October 28, 2012
One would think that journalists were be safe enough in Europe, as long as they did not engage in phone hacking, taking sneaky photos of royal breasts or getting up the nose of the American administration... Well, Greek editor and journalist Costas Vaxevanis can prove that this is not always the case. He was arrested and released pending a trial for publishing the names of 2,059 people on an "official" list of possible tax dodgers.
Mr Vaxevanis claims the list was sent to him anonymously and relates to compilation sent to Greece by France a couple of years ago requesting an investigation into the tax dealings of the suspected evaders. Christine Lagarde, the managing director of the International Monetary Fund (IMF) was the French finance minister at the time, so the list has been dubbed "The Lagarde List".

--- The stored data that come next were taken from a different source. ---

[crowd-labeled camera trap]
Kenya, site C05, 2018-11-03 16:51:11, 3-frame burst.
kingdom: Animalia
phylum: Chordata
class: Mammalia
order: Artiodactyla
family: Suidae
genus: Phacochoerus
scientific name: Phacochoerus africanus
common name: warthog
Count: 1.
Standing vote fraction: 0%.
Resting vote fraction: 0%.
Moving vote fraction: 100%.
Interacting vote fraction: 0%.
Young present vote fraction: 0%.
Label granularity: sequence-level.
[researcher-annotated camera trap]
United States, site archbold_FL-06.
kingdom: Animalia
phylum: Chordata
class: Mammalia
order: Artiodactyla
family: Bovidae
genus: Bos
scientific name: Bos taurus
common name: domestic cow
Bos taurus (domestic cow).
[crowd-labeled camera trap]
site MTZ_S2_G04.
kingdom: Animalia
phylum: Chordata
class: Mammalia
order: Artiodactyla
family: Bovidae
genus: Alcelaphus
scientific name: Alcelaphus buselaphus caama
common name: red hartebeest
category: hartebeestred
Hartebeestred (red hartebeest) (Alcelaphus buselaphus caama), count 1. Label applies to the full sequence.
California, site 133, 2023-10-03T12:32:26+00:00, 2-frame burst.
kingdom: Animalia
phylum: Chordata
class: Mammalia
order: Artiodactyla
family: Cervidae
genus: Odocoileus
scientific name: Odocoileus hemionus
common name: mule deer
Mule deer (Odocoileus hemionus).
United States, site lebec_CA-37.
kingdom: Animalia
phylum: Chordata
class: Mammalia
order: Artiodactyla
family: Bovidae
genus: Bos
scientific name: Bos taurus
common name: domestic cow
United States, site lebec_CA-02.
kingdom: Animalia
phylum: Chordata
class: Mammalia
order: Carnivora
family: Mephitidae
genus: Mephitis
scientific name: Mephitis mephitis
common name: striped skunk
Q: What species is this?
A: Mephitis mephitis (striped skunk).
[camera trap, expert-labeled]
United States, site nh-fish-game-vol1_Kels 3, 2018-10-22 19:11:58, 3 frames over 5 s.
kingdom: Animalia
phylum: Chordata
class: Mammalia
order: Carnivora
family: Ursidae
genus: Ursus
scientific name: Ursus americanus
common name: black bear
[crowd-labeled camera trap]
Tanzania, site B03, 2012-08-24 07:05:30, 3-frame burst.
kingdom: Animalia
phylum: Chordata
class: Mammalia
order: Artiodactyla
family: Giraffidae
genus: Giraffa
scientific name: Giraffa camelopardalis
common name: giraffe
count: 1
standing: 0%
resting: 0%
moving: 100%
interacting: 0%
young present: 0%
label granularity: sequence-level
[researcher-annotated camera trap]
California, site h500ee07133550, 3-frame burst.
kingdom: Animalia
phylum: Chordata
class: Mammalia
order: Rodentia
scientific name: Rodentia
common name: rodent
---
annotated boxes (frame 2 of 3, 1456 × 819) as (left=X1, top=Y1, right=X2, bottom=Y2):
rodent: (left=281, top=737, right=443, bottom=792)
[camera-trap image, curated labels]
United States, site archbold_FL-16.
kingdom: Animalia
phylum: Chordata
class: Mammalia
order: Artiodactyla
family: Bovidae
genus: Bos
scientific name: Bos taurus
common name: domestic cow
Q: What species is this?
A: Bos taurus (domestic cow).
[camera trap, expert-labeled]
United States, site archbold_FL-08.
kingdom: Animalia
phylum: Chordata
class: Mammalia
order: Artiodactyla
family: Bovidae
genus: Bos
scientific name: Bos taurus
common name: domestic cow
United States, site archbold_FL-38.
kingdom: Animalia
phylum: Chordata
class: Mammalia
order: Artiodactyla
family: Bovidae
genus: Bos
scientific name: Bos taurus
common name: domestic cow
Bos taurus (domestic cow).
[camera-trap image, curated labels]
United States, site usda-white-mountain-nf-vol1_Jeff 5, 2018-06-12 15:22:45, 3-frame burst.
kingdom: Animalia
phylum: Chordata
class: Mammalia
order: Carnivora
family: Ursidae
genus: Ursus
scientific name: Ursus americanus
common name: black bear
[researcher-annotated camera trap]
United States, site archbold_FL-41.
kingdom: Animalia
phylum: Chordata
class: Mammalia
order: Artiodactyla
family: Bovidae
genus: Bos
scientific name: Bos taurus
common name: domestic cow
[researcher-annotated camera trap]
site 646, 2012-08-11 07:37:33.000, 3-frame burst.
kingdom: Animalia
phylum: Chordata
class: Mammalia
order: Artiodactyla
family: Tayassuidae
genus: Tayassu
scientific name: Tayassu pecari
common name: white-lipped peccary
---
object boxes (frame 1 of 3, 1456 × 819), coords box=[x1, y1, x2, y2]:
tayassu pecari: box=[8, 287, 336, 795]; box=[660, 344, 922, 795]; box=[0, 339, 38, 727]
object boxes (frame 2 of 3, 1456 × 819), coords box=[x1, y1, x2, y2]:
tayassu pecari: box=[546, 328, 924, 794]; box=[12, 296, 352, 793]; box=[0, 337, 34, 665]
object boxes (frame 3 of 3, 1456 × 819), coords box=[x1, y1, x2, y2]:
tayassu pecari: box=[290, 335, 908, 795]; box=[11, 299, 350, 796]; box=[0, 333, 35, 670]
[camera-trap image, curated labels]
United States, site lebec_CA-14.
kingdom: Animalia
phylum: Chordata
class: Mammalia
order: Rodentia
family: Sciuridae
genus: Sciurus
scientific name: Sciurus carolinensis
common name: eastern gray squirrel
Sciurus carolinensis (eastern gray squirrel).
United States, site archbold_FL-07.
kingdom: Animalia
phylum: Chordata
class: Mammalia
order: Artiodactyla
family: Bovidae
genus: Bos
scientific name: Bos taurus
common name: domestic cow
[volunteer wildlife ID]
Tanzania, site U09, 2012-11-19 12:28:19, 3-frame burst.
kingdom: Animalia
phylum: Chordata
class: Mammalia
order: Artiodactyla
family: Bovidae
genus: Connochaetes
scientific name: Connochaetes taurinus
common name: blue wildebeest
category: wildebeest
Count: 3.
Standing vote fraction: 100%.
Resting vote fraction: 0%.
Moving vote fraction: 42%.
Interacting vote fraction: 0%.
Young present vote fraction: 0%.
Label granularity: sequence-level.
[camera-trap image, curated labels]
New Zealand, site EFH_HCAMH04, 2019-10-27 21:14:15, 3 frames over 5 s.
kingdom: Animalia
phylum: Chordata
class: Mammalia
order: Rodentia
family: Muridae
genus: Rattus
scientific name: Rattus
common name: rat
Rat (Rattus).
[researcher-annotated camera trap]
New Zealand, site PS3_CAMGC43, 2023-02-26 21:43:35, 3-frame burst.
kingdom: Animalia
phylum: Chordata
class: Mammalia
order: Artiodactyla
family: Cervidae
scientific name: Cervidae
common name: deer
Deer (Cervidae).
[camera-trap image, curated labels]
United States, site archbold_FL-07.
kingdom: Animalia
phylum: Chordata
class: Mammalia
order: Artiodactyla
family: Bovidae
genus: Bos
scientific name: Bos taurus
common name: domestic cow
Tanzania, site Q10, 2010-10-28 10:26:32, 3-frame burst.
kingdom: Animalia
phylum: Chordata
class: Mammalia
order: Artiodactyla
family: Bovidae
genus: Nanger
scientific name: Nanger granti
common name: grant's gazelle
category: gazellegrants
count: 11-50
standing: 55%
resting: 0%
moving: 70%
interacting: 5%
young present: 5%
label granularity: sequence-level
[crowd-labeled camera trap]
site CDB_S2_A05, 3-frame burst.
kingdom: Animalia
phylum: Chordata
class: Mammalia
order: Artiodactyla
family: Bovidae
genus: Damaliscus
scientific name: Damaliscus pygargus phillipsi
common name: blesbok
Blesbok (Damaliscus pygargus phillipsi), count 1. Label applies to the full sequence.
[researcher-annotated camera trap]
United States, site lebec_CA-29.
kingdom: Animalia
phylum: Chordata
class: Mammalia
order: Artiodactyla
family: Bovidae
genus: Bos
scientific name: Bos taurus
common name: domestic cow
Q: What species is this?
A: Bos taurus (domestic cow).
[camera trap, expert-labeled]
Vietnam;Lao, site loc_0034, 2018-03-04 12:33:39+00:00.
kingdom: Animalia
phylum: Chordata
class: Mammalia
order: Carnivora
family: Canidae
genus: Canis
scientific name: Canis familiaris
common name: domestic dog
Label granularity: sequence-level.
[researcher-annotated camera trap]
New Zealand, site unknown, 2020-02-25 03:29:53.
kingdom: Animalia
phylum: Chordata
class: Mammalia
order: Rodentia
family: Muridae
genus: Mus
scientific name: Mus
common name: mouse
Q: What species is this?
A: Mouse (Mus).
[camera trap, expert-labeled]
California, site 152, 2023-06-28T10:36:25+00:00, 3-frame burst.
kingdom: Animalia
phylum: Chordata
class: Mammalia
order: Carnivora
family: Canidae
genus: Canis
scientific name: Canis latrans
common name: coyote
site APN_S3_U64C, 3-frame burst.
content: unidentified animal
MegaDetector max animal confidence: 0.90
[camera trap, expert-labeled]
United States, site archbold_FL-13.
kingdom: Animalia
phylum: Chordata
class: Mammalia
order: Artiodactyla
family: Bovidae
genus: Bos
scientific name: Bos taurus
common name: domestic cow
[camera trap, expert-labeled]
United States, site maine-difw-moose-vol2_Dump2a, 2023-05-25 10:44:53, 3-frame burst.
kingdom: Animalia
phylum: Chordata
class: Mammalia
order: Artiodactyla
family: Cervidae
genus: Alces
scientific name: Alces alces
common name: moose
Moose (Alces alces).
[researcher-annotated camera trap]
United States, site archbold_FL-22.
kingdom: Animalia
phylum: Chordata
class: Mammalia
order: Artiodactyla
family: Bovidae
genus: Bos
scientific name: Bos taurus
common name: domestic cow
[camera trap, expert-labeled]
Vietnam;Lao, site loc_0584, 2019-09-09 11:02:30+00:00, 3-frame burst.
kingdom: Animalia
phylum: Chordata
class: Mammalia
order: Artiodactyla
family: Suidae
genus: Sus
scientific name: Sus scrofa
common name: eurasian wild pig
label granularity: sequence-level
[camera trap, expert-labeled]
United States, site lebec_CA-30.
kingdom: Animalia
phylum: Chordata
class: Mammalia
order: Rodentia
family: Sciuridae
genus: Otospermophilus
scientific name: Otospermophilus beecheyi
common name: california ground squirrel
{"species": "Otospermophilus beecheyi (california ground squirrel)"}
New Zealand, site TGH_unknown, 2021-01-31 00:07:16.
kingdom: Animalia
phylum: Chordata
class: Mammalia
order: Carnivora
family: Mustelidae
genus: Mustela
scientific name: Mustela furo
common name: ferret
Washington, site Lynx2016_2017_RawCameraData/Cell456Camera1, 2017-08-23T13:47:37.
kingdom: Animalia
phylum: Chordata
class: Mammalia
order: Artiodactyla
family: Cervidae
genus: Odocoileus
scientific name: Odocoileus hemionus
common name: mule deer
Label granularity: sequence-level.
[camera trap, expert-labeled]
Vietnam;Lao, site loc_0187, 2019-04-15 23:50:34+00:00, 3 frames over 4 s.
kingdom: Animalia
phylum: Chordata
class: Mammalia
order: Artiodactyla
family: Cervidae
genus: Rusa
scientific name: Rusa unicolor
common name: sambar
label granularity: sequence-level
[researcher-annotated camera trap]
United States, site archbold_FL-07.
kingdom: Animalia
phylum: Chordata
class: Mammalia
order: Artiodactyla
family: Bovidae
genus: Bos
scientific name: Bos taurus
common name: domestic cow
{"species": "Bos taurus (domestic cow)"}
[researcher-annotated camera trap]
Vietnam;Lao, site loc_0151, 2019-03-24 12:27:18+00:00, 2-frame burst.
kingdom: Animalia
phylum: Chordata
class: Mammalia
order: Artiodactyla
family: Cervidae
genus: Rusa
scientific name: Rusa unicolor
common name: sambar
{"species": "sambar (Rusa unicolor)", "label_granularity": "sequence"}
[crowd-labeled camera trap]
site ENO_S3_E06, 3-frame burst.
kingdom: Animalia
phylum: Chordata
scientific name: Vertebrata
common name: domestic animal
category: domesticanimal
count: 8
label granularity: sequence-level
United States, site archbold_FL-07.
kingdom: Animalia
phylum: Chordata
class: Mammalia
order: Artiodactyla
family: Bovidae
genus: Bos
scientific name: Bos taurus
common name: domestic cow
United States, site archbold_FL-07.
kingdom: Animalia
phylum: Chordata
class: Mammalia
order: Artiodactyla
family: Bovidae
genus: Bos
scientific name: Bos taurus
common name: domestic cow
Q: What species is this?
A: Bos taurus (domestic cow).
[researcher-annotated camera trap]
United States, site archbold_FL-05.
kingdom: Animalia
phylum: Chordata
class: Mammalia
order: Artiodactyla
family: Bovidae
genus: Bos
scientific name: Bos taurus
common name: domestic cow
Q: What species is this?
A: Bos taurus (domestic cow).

Mr Vaxevanis, who published the document in the weekly magazine Hot Doc, justified his actions as being in the public interest:
"I did nothing more than what a journalist is obliged to do. I revealed the truth they were hiding. If anyone is accountable then it is those ministers who hid the list, lost it and then said it didn't exist. I did my job."
He has a point. Particularly in the current climate, where many of Greece's financial problems are said to originate from endemic tax evasion. If he has breached European data protection laws, then surely so have the government officials who lost the document in the first place.